:: Study material

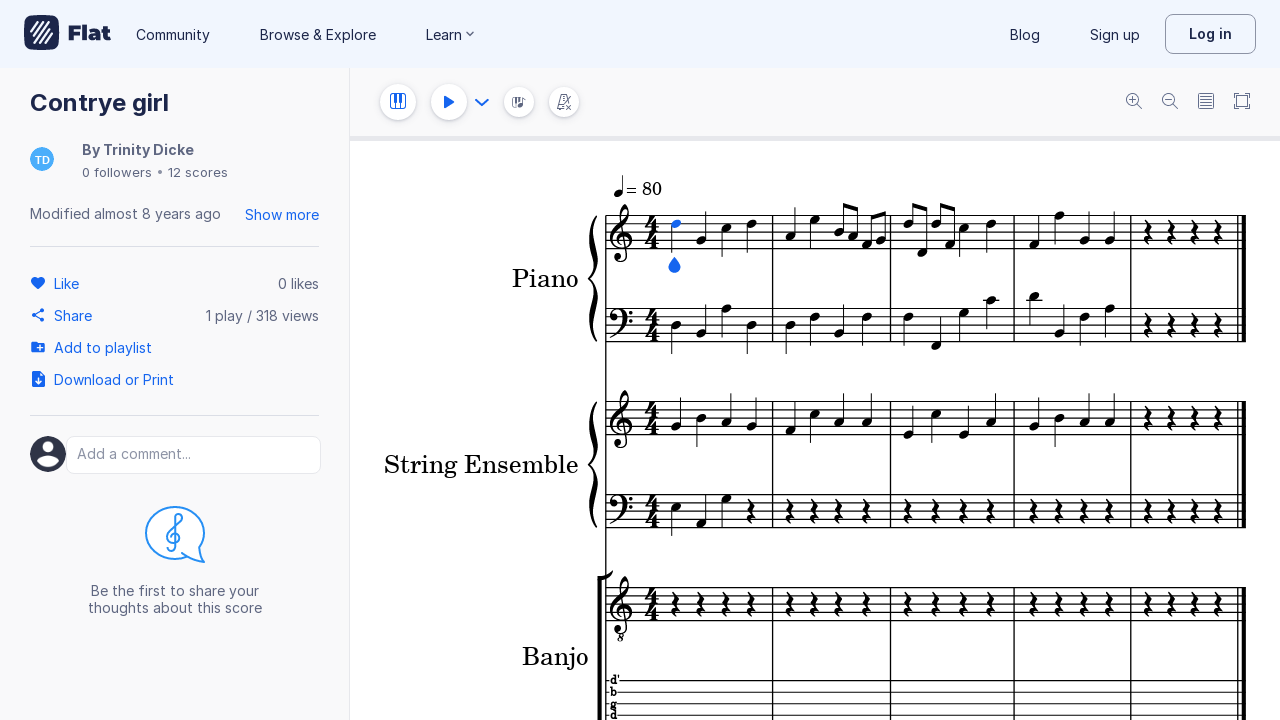

--- FILE ---
content_type: text/javascript
request_url: https://prod.flat-cdn.com/js/37649.b027608cee4f78f89d39.min.js
body_size: 951
content:
(()=>{try{(function(){var d=typeof window!="undefined"?window:typeof global!="undefined"?global:typeof globalThis!="undefined"?globalThis:typeof self!="undefined"?self:{},s=new d.Error().stack;s&&(d._sentryDebugIds=d._sentryDebugIds||{},d._sentryDebugIds[s]="3ed6ed30-1390-47c1-97c7-3dd098f9315d",d._sentryDebugIdIdentifier="sentry-dbid-3ed6ed30-1390-47c1-97c7-3dd098f9315d")})()}catch(d){}(function(){try{var d=typeof window!="undefined"?window:typeof global!="undefined"?global:typeof globalThis!="undefined"?globalThis:typeof self!="undefined"?self:{};d.SENTRY_RELEASE={id:"37.86.0"}}catch(s){}})();/*! Copyright (c) 2026 Tutteo Ltd. */(self.webpackChunk_flat_flat=self.webpackChunk_flat_flat||[]).push([[37649],{5544:(d,s,_)=>{var e=_(88489);e.__esModule&&(e=e.default),typeof e=="string"&&(e=[[d.id,e,""]]),e.locals&&(d.exports=e.locals);var l=_(929234).A,t=l("2d44f4a8",e,!0,{})},20277:(d,s,_)=>{"use strict";_.d(s,{default:()=>l.a});var e=_(5544),l=_.n(e)},88489:(d,s,_)=>{"use strict";_.r(s),_.d(s,{default:()=>u});var e=_(814779),l=_.n(e),t=_(927860),a=_.n(t),o=a()(l());o.push([d.id,`.wiper_wlKTF{background-color:var(--surface-general-secondary-default);overflow:hidden}.wiper_wlKTF:before{background:linear-gradient(90deg,#fafafb,#eeeff2,#fafafb);content:"";display:block;height:100%;transform:translate(0);width:200%;animation:wipe-right_uOqE7 3s infinite ease-in-out}@keyframes wipe-right_uOqE7{0%{transform:translate(-100%)}to{transform:translate(50%)}}
`,""]),o.locals={wiper:"wiper_wlKTF","wipe-right":"wipe-right_uOqE7"};const u=o},97514:(d,s,_)=>{"use strict";_.d(s,{A:()=>e});const e={name:"LoadingRectangle"}},415897:(d,s,_)=>{"use strict";_.d(s,{M:()=>e.A});var e=_(430358),l=null},430358:(d,s,_)=>{"use strict";_.d(s,{A:()=>r});var e=_(961237),l=_(859101),t=_(20277),a=_(136071);const o={};o.$style=t.default;const r=(0,a.A)(l.A,[["render",e.X],["__cssModules",o]])},437649:(d,s,_)=>{"use strict";_.r(s),_.d(s,{default:()=>m});var e=_(275459),l=_(953922);function t(n,f,E,y,g,M){const c=(0,e.g2)("rectangle");return(0,e.uX)(),(0,e.CE)("div",{class:(0,l.C4)(n.$style.root)},[(0,e.bF)(c,{class:(0,l.C4)(n.$style.avatar)},null,8,["class"]),(0,e.Lk)("div",null,[(0,e.bF)(c,{class:(0,l.C4)(n.$style.name)},null,8,["class"]),(0,e.bF)(c,{class:(0,l.C4)([n.$style.comment])},null,8,["class"]),(0,e.Lk)("div",{class:(0,l.C4)(n.$style.meta)},[(0,e.Lk)("div",{class:(0,l.C4)([n.$style.static,n.$style.reply])},null,2),(0,e.Lk)("div",{class:(0,l.C4)([n.$style.static,n.$style.dot])},null,2),(0,e.Lk)("div",{class:(0,l.C4)([n.$style.static,n.$style.date])},null,2)],2)])],2)}var a=_(415897);const o={name:"ScoreViewerCommentLoader",components:{Rectangle:a.M}};var u=_(873385),r=_.n(u),p=_(136071);const i={};i.$style=r();const m=(0,p.A)(o,[["render",t],["__cssModules",i]])},808298:(d,s,_)=>{"use strict";_.r(s),_.d(s,{default:()=>u});var e=_(814779),l=_.n(e),t=_(927860),a=_.n(t),o=a()(l());o.push([d.id,`.root_ucKVV{display:grid;grid-template-columns:36px 1fr;grid-gap:16px}.avatar_C7jKs{border-radius:50%;width:36px;height:36px}.name_yEbeA,.comment_mU0AK,.static_RX9HJ{height:12px;margin-bottom:8px;border-radius:2px}.static_RX9HJ{background-color:var(--surface-general-secondary-default)}.name_yEbeA{width:120px}.comment_mU0AK{width:160px}.meta_YhwCE{display:flex;align-items:center}.reply__ehMQ{width:32px}.date_OyQIz{width:48px}.dot_UdiDe{border-radius:50%;width:5px;height:5px;margin-left:8px;margin-right:8px}
`,""]),o.locals={root:"root_ucKVV",avatar:"avatar_C7jKs",name:"name_yEbeA",comment:"comment_mU0AK",static:"static_RX9HJ",meta:"meta_YhwCE",reply:"reply__ehMQ",date:"date_OyQIz",dot:"dot_UdiDe"};const u=o},859101:(d,s,_)=>{"use strict";_.d(s,{A:()=>e.A});var e=_(97514)},873385:(d,s,_)=>{var e=_(808298);e.__esModule&&(e=e.default),typeof e=="string"&&(e=[[d.id,e,""]]),e.locals&&(d.exports=e.locals);var l=_(929234).A,t=l("6bd0c61d",e,!0,{})},961237:(d,s,_)=>{"use strict";_.d(s,{X:()=>t});var e=_(275459),l=_(953922);function t(a,o,u,r,p,i){return(0,e.uX)(),(0,e.CE)("div",{class:(0,l.C4)(a.$style.wiper)},null,2)}}}]);})();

::::

### Task requirements
Only the text of the records belongs in your answer, repeated exactly; the pictures stay out.

### Reply to the exercise
--- FILE ---
content_type: text/javascript
request_url: https://prod.flat-cdn.com/js/37649.b027608cee4f78f89d39.min.js
body_size: 951
content:
(()=>{try{(function(){var d=typeof window!="undefined"?window:typeof global!="undefined"?global:typeof globalThis!="undefined"?globalThis:typeof self!="undefined"?self:{},s=new d.Error().stack;s&&(d._sentryDebugIds=d._sentryDebugIds||{},d._sentryDebugIds[s]="3ed6ed30-1390-47c1-97c7-3dd098f9315d",d._sentryDebugIdIdentifier="sentry-dbid-3ed6ed30-1390-47c1-97c7-3dd098f9315d")})()}catch(d){}(function(){try{var d=typeof window!="undefined"?window:typeof global!="undefined"?global:typeof globalThis!="undefined"?globalThis:typeof self!="undefined"?self:{};d.SENTRY_RELEASE={id:"37.86.0"}}catch(s){}})();/*! Copyright (c) 2026 Tutteo Ltd. */(self.webpackChunk_flat_flat=self.webpackChunk_flat_flat||[]).push([[37649],{5544:(d,s,_)=>{var e=_(88489);e.__esModule&&(e=e.default),typeof e=="string"&&(e=[[d.id,e,""]]),e.locals&&(d.exports=e.locals);var l=_(929234).A,t=l("2d44f4a8",e,!0,{})},20277:(d,s,_)=>{"use strict";_.d(s,{default:()=>l.a});var e=_(5544),l=_.n(e)},88489:(d,s,_)=>{"use strict";_.r(s),_.d(s,{default:()=>u});var e=_(814779),l=_.n(e),t=_(927860),a=_.n(t),o=a()(l());o.push([d.id,`.wiper_wlKTF{background-color:var(--surface-general-secondary-default);overflow:hidden}.wiper_wlKTF:before{background:linear-gradient(90deg,#fafafb,#eeeff2,#fafafb);content:"";display:block;height:100%;transform:translate(0);width:200%;animation:wipe-right_uOqE7 3s infinite ease-in-out}@keyframes wipe-right_uOqE7{0%{transform:translate(-100%)}to{transform:translate(50%)}}
`,""]),o.locals={wiper:"wiper_wlKTF","wipe-right":"wipe-right_uOqE7"};const u=o},97514:(d,s,_)=>{"use strict";_.d(s,{A:()=>e});const e={name:"LoadingRectangle"}},415897:(d,s,_)=>{"use strict";_.d(s,{M:()=>e.A});var e=_(430358),l=null},430358:(d,s,_)=>{"use strict";_.d(s,{A:()=>r});var e=_(961237),l=_(859101),t=_(20277),a=_(136071);const o={};o.$style=t.default;const r=(0,a.A)(l.A,[["render",e.X],["__cssModules",o]])},437649:(d,s,_)=>{"use strict";_.r(s),_.d(s,{default:()=>m});var e=_(275459),l=_(953922);function t(n,f,E,y,g,M){const c=(0,e.g2)("rectangle");return(0,e.uX)(),(0,e.CE)("div",{class:(0,l.C4)(n.$style.root)},[(0,e.bF)(c,{class:(0,l.C4)(n.$style.avatar)},null,8,["class"]),(0,e.Lk)("div",null,[(0,e.bF)(c,{class:(0,l.C4)(n.$style.name)},null,8,["class"]),(0,e.bF)(c,{class:(0,l.C4)([n.$style.comment])},null,8,["class"]),(0,e.Lk)("div",{class:(0,l.C4)(n.$style.meta)},[(0,e.Lk)("div",{class:(0,l.C4)([n.$style.static,n.$style.reply])},null,2),(0,e.Lk)("div",{class:(0,l.C4)([n.$style.static,n.$style.dot])},null,2),(0,e.Lk)("div",{class:(0,l.C4)([n.$style.static,n.$style.date])},null,2)],2)])],2)}var a=_(415897);const o={name:"ScoreViewerCommentLoader",components:{Rectangle:a.M}};var u=_(873385),r=_.n(u),p=_(136071);const i={};i.$style=r();const m=(0,p.A)(o,[["render",t],["__cssModules",i]])},808298:(d,s,_)=>{"use strict";_.r(s),_.d(s,{default:()=>u});var e=_(814779),l=_.n(e),t=_(927860),a=_.n(t),o=a()(l());o.push([d.id,`.root_ucKVV{display:grid;grid-template-columns:36px 1fr;grid-gap:16px}.avatar_C7jKs{border-radius:50%;width:36px;height:36px}.name_yEbeA,.comment_mU0AK,.static_RX9HJ{height:12px;margin-bottom:8px;border-radius:2px}.static_RX9HJ{background-color:var(--surface-general-secondary-default)}.name_yEbeA{width:120px}.comment_mU0AK{width:160px}.meta_YhwCE{display:flex;align-items:center}.reply__ehMQ{width:32px}.date_OyQIz{width:48px}.dot_UdiDe{border-radius:50%;width:5px;height:5px;margin-left:8px;margin-right:8px}
`,""]),o.locals={root:"root_ucKVV",avatar:"avatar_C7jKs",name:"name_yEbeA",comment:"comment_mU0AK",static:"static_RX9HJ",meta:"meta_YhwCE",reply:"reply__ehMQ",date:"date_OyQIz",dot:"dot_UdiDe"};const u=o},859101:(d,s,_)=>{"use strict";_.d(s,{A:()=>e.A});var e=_(97514)},873385:(d,s,_)=>{var e=_(808298);e.__esModule&&(e=e.default),typeof e=="string"&&(e=[[d.id,e,""]]),e.locals&&(d.exports=e.locals);var l=_(929234).A,t=l("6bd0c61d",e,!0,{})},961237:(d,s,_)=>{"use strict";_.d(s,{X:()=>t});var e=_(275459),l=_(953922);function t(a,o,u,r,p,i){return(0,e.uX)(),(0,e.CE)("div",{class:(0,l.C4)(a.$style.wiper)},null,2)}}}]);})();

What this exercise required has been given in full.